NAME¶
OpenGL::XScreenSaver - prepare environment for writing OpenGL-based XScreenSaver
hacks
SYNOPSIS¶
use OpenGL qw(:all);
use OpenGL::XScreenSaver;
OpenGL::XScreenSaver::init();
# GetOptions(...); # parse your own options, if any
OpenGL::XScreenSaver::start();
while (1) {
glClear(...);
# draw your scene here
OpenGL::XScreenSaver::update();
}
DESCRIPTION¶
This module allows you to write OpenGL XScreenSaver hacks in Perl. It prepares
the GL to be used with XScreenSaver.
Read the synopsis for how your program might look.
Description of functions¶
The
init() function will return a true value if a
window to draw on has been found, and a false value if a window will have to
be created. This value can be ignored unless you want to make sure that your
screenhack cannot be executed outside XScreenSaver (e.g. if your standalone
version comes as an extra binary with keyboard control, which would be useless
in a screensaver).
The
start() function will open the connection to the
X server and bind to the window ID or create a new window to draw on (depends
on if it was called standalone or from XScreenSaver).
The
update() function should be called when you
finished rendering the frame. It will flush output and swap the buffers. In
the future it might also handle a minimal set of X events when run in
standalone mode (like window deletion requests by the window manager).
The
dimensions() function returns a list with the
width and the height of the currently used window.
About screenhacks¶
What follows is a short description of how it works and what XScreenSaver
expects a screenhack to do.
XScreenSaver tells the hack on startup what window ID the hack shall draw to.

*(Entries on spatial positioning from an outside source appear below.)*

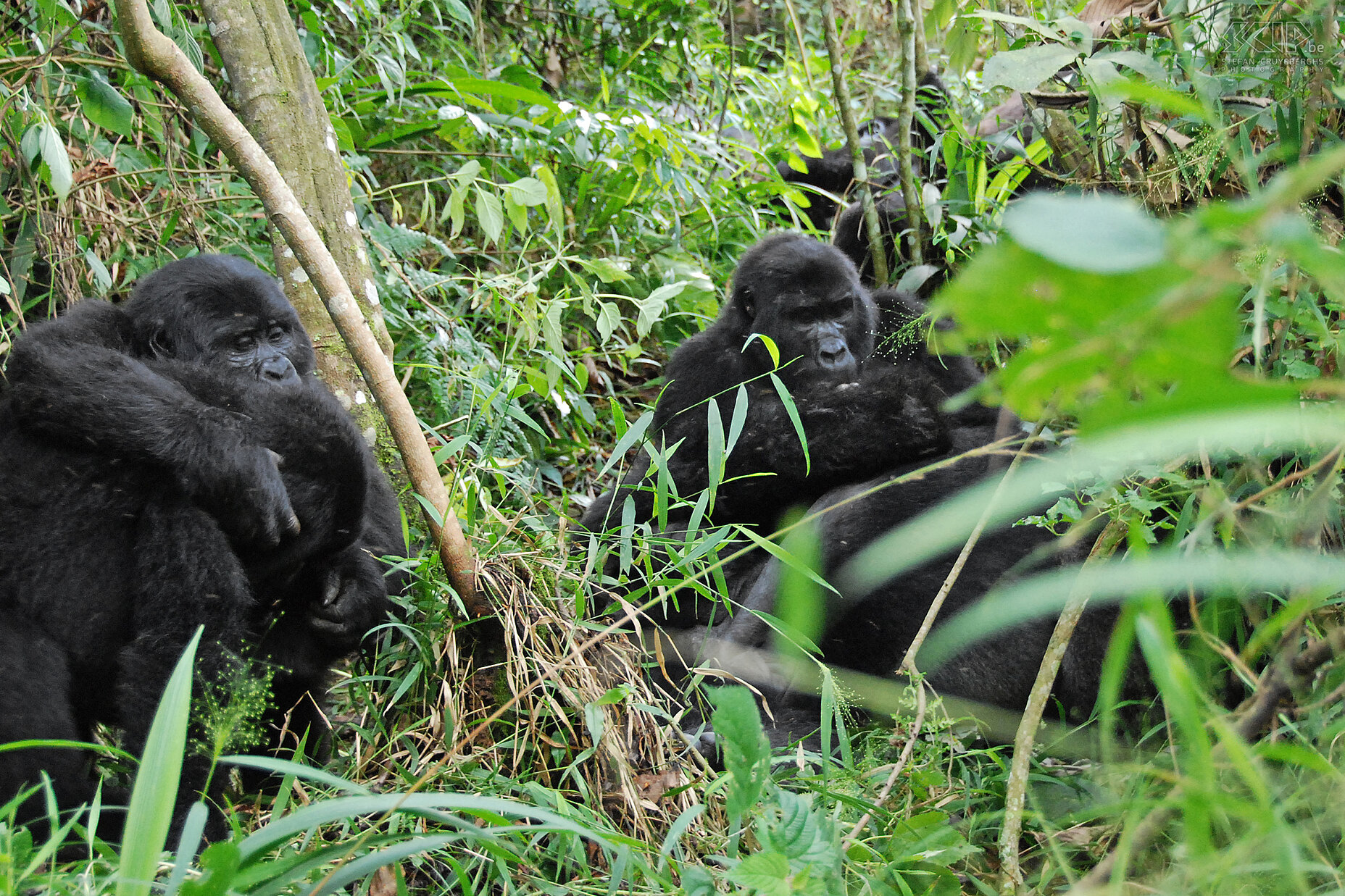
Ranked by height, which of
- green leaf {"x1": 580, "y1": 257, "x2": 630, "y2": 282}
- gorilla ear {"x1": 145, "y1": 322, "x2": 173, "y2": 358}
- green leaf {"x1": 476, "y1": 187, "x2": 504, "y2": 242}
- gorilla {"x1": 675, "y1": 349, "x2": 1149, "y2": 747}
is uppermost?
green leaf {"x1": 476, "y1": 187, "x2": 504, "y2": 242}

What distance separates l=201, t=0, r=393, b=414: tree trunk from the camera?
9.29 feet

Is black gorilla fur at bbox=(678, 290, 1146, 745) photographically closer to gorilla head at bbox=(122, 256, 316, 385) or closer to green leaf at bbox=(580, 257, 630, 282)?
green leaf at bbox=(580, 257, 630, 282)

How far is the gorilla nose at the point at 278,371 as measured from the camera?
2.67 metres

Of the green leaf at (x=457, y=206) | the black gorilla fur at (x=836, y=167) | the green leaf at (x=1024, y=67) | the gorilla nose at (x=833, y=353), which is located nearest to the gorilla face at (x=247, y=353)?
the green leaf at (x=457, y=206)

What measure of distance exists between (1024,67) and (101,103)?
236 centimetres

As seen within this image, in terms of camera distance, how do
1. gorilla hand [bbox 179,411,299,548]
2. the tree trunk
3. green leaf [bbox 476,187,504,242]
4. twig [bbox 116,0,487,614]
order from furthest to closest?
green leaf [bbox 476,187,504,242], the tree trunk, gorilla hand [bbox 179,411,299,548], twig [bbox 116,0,487,614]

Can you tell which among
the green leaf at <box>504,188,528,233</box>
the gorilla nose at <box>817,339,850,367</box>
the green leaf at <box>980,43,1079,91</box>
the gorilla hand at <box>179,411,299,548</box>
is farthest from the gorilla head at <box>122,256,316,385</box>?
the green leaf at <box>980,43,1079,91</box>

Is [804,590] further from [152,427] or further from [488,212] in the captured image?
[488,212]

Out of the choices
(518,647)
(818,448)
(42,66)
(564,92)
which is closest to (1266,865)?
(518,647)

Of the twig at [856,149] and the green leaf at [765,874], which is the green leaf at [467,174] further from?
the green leaf at [765,874]

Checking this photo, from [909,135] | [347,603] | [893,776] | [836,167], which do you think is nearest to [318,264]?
[347,603]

This is either a small window mapping to the screen in the preview dialog, or
a fullscreen window. The window ID is passed either via the
-window-id
option or via the
XSCREENSAVER_WINDOW environment variable.
init() of this module checks both of these.
XScreenSaver handles all user input including exiting and pausing the
screensaver. The process is sent a SIGSTOP when the unlock screen is
displayed, obviously a SIGCONT when it is dismissed, and when the pointing
device is moved or the screen gets unlocked XScreenSaver sends a SIGTERM. This
means that no event handling is required by your screenhack whatsoever. This
again keeps the design of a screenhack dead simple.
SEE ALSO¶
OpenGL
AUTHORS & COPYRIGHTS¶
Made 2010 by Lars Stoltenow. OpenGL::XScreenSaver is free software; you may
redistribute it and/or modify it under the same terms as Perl itself.